Life After Life, review: a Groundhog Day period drama that makes you care about its characters

It’s BBC period drama time. Adopt the brace position. What crimes against historical accuracy are we about to witness? Which 21st-century preoccupations will be shoehorned into the script? Will Olivia Colman be in it?

With great relief, I can tell you that none of the above applies to Life After Life. It is a gorgeously-realised and entirely faithful adaptation of Kate Atkinson’s 2013 bestseller. The fact that it is a modern book, with a female author and protagonist, means that nobody has felt the need to tinker with the story. It has been transferred from page to screen with almost everything intact, including lines from the novel narrated here by Lesley Manville. 

Voiceovers can often be an ominous sign in television, signalling a director who lacks confidence in their own power of storytelling. But here it works fine. If you are a fan of the book – and millions are – this drama should be pleasing.

The story is a fantastical one. Ursula Todd is stillborn on February 11, 1910, the umbilical cord wrapped around her neck and only a young housemaid by the mother’s bedside. But then we cut to the same scene, and Ursula lives – this time a doctor is present. 

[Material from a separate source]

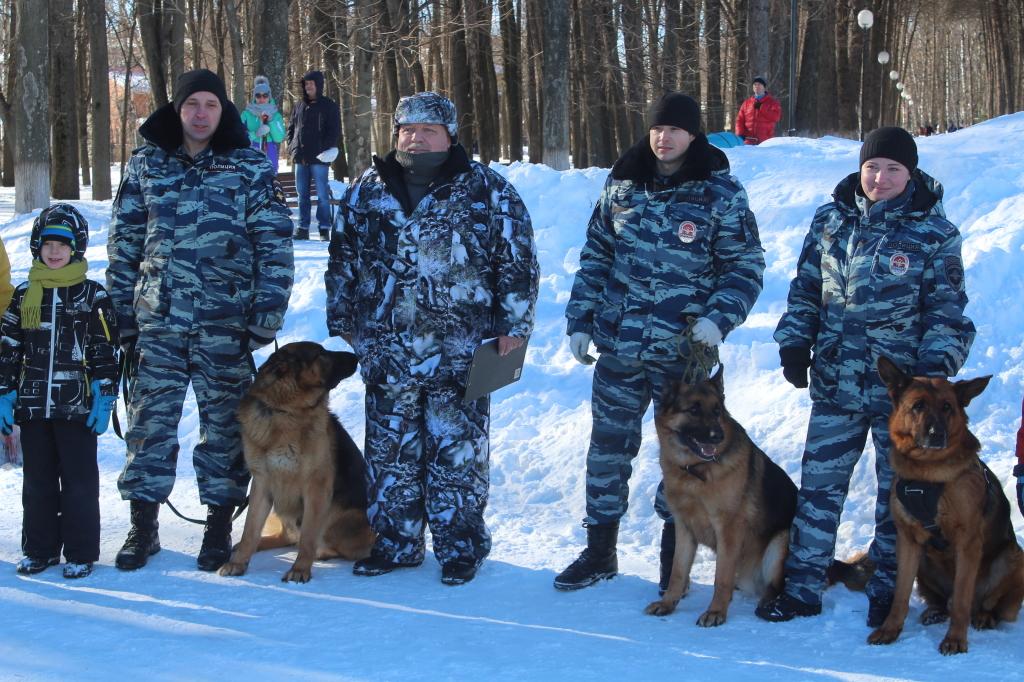 <center>Праздничная программа &#8220;Твои защитники, Россия!&#8221;<center>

A few years later, she drowns while playing at the seaside. Then we spool back, live those few years again, and this time an artist painting seascapes spots the little girl in distress and rescues her from the waves. And so it goes on, with Ursula dying many times but being born again.

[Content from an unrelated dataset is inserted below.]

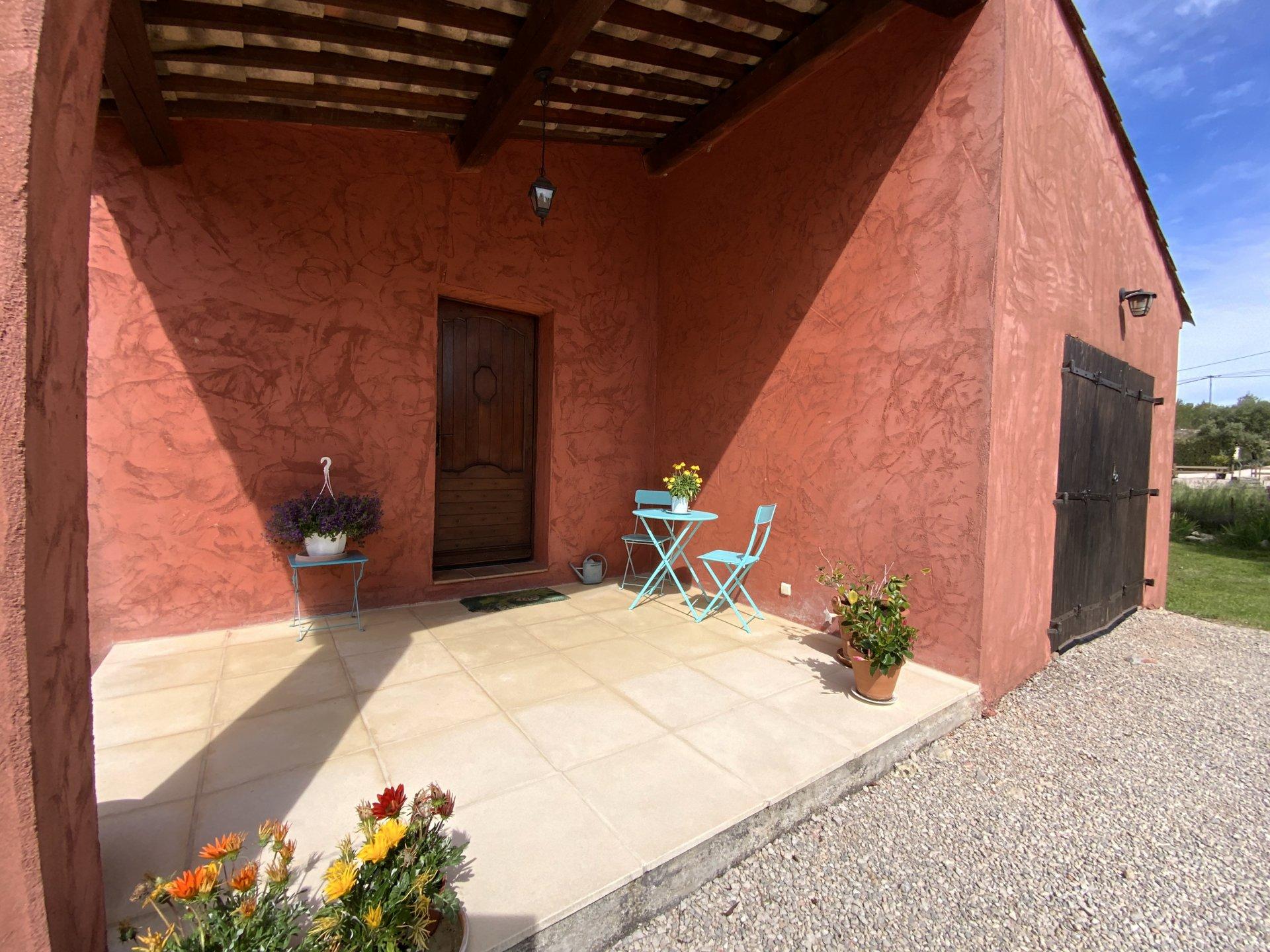 VILLA MODERNE - 3/4 chambres - garage - piscine.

Somehow, she begins to intuit that death is around the corner and takes decisions that affect her life chances. “The world was a dangerous place but she was not powerless – quite the opposite,” the narrator informs us, although it does take Ursula several attempts to survive the Spanish ‘flu. 

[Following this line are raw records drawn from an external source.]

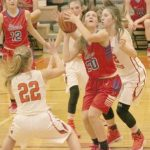 Hole's free throws send Lady Stars home winners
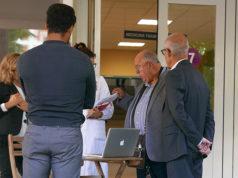 Banchetto informativo e raccolta firme organizzato dal sindacato dei medici Cimo all'ospedale di Senigallia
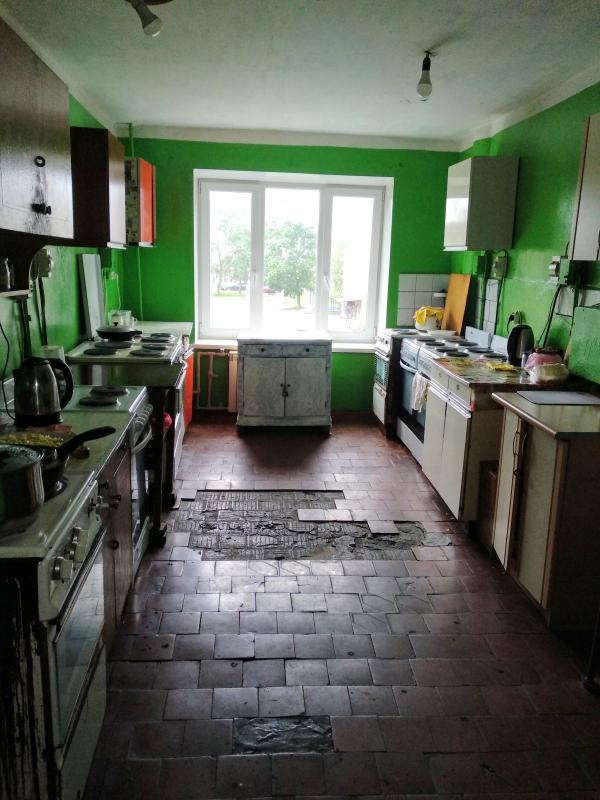 Купить 1-комнатная гостинка, Харьков, Рогань жилмассив, Роганская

Essentially, this is a literary version of Groundhog Day. It spans two world wars, and will eventually bring Ursula face to face with Hitler in a moment that could change the course of history. There is a danger of the story – structurally, it can never be more than a collection of vignettes – appearing lightweight or gimmicky. But the quality cast prevents this from happening.

In future episodes, Thomasin McKenzie will take over from the child actors Eliza Riley and Isla Johnston as Ursula. In episode one, the most striking role is that of Ursula’s mother, Sylvie, played by Sian Clifford. 

So often in period dramas, mothers are gentle figures – Lady Bridgerton in Netflix’s blockbuster series is just the latest example, channelling Little Women’s Marmee. But Clifford brings a welcome spikiness – the producers surely had her performance as Fleabag’s sister in mind when they cast her. Sylvie is short-tempered, undemonstrative, and unable to treat her daughter with uncomplicated affection. “You’re too old for that,” she tells Ursula, when the girl tries to curl up on her lap.

The purest love, in this first episode at least, is between Ursula and her younger brother, Teddy. It’s curious how affecting these scenes can be when you know that any tragedy that befalls them is likely to be erased in the next lifetime. 

James McArdle plays Sylvie’s husband, Hugh. His frequent absences are better explained in the book than they are here, and in the course of this first episode we were told precious little about him. Yet when he hugged his children before going off to war, I had a lump in my throat. It is a drama that makes you care about the lives of its characters, however many times you meet them.